Employée congédiée: la Ville demande l’appel

La Ville de Sherbrooke entend porter un appel un récent jugement de la Cour supérieure dans lequel le tribunal a refusé une demande concernant une employée congédiée pour avoir consulté des informations confidentielles à des fins personnelles à son travail.

La Ville contestait une sentence arbitrale provenant d’un grief s’objectant au congédiement de la travailleuse. Le grief avait été déposé par le Syndicat des fonctionnaires municipaux et professionnels de la Ville de Sherbrooke.

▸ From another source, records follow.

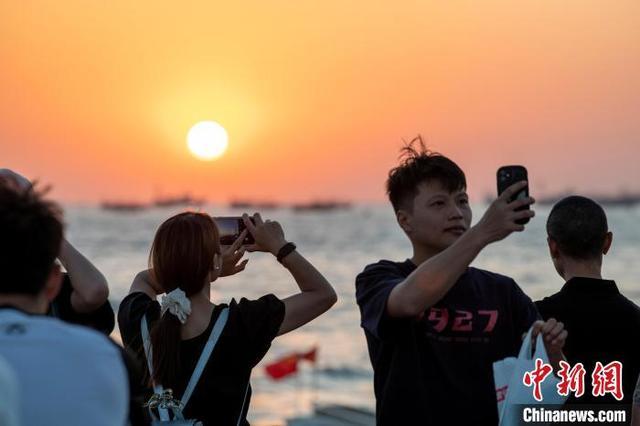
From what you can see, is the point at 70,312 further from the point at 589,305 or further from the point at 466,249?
the point at 589,305

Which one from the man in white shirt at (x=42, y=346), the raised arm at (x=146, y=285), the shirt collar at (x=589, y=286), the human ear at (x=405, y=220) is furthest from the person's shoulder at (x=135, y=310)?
the shirt collar at (x=589, y=286)

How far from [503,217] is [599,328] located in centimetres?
107

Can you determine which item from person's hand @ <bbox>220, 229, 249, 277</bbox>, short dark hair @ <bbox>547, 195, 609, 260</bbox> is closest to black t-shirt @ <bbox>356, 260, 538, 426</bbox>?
short dark hair @ <bbox>547, 195, 609, 260</bbox>

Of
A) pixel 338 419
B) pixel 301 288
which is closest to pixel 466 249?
pixel 301 288

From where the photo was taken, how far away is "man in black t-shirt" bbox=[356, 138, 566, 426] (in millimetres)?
3719

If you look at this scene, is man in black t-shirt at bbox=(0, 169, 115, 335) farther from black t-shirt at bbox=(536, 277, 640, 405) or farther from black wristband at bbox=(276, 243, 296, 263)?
black t-shirt at bbox=(536, 277, 640, 405)

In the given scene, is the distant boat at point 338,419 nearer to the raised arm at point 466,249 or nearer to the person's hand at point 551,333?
the person's hand at point 551,333

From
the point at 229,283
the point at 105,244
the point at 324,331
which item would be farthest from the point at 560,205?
the point at 105,244

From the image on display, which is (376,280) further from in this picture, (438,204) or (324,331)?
(324,331)

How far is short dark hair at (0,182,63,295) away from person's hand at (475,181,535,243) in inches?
62.5

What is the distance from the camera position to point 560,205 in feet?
14.3

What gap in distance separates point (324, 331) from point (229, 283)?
41.5 ft

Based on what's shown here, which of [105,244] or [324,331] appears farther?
[105,244]

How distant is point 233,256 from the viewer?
4371mm
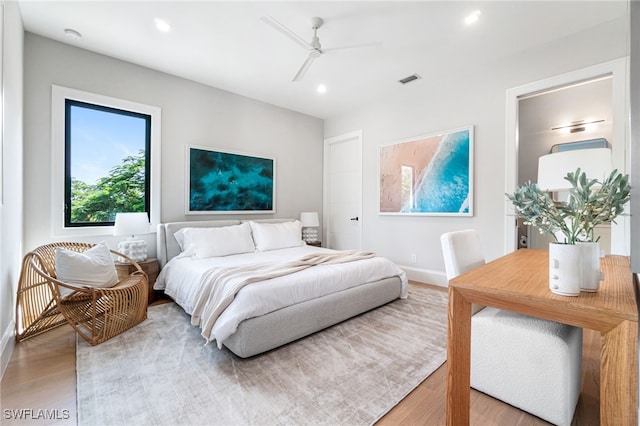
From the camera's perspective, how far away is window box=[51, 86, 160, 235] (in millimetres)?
2893

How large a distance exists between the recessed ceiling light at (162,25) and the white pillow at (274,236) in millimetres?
2388

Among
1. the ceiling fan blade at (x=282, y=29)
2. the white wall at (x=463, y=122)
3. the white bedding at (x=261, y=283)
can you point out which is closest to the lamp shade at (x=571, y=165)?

Après analyse du jugement rendu le 14 juin dernier, la Ville de Sherbrooke a considéré que cette décision aurait un impact majeur sur l’ensemble des municipalités québécoises, c’est pourquoi elle a décidé de s’adresser à la Cour d’appel, souligne un communiqué de presse diffusé jeudi après-midi.

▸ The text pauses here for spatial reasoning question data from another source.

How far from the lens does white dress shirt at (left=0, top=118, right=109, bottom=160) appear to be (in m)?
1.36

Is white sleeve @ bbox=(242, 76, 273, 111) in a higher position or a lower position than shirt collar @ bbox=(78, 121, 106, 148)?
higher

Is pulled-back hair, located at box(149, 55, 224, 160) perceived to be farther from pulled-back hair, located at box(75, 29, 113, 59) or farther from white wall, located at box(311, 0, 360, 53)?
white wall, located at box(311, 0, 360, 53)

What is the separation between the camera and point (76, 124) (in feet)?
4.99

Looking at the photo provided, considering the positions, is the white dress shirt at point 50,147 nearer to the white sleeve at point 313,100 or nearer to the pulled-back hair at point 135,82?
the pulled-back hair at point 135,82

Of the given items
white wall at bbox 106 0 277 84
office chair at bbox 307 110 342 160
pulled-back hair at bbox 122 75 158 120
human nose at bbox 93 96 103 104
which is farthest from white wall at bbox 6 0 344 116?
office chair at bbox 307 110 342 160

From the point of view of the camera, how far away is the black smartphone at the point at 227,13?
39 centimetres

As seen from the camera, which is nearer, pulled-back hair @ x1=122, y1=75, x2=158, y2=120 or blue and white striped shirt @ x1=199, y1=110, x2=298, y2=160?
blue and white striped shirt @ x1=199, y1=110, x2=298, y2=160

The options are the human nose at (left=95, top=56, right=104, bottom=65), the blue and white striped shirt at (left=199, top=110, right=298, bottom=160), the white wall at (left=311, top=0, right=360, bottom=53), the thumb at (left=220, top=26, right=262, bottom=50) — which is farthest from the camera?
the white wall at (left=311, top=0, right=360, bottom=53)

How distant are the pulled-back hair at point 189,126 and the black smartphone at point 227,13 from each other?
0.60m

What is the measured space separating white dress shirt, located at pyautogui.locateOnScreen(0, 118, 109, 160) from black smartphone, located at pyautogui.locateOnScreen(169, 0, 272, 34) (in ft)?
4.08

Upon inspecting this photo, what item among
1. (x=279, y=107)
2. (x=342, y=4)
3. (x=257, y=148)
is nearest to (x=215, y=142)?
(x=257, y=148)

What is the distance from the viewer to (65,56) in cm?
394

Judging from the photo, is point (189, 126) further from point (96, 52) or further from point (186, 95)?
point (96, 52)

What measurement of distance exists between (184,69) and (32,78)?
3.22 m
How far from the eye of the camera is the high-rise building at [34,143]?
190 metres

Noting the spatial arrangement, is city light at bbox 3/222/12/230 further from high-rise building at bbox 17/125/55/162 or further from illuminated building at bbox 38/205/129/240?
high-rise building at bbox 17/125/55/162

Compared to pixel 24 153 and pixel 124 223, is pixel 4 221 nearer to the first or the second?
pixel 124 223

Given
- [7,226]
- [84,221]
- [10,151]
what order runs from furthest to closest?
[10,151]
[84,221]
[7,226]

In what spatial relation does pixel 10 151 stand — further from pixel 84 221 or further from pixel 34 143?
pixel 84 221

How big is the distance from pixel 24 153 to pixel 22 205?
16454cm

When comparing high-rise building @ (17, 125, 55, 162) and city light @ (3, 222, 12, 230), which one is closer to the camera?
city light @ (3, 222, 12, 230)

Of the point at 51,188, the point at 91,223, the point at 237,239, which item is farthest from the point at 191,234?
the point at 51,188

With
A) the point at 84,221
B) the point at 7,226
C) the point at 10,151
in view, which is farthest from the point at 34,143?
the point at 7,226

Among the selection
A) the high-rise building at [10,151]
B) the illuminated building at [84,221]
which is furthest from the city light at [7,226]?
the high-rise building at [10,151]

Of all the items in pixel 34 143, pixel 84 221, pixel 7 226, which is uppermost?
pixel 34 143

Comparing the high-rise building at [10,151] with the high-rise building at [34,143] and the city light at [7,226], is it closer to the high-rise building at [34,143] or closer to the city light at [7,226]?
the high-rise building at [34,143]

D’ailleurs, l’Union des municipalités du Québec (UMQ) avait décidé de soutenir la Ville de Sherbrooke dans sa demande de pourvoi en contrôle judiciaire, ajoute-t-on.
Depuis l’an dernier, soit à la suite de la sentence arbitrale ordonnant de reprendre l’employée, la Ville de Sherbrooke a choisi de ne pas la réintégrer étant donné la rupture du lien de confiance et afin de ne pas nuire au processus judiciaire.
La sentence arbitrale prévoit toutefois que la Ville est tenue de verser le salaire régulier à cette employée. Le congédiement date du mois d’août 2015.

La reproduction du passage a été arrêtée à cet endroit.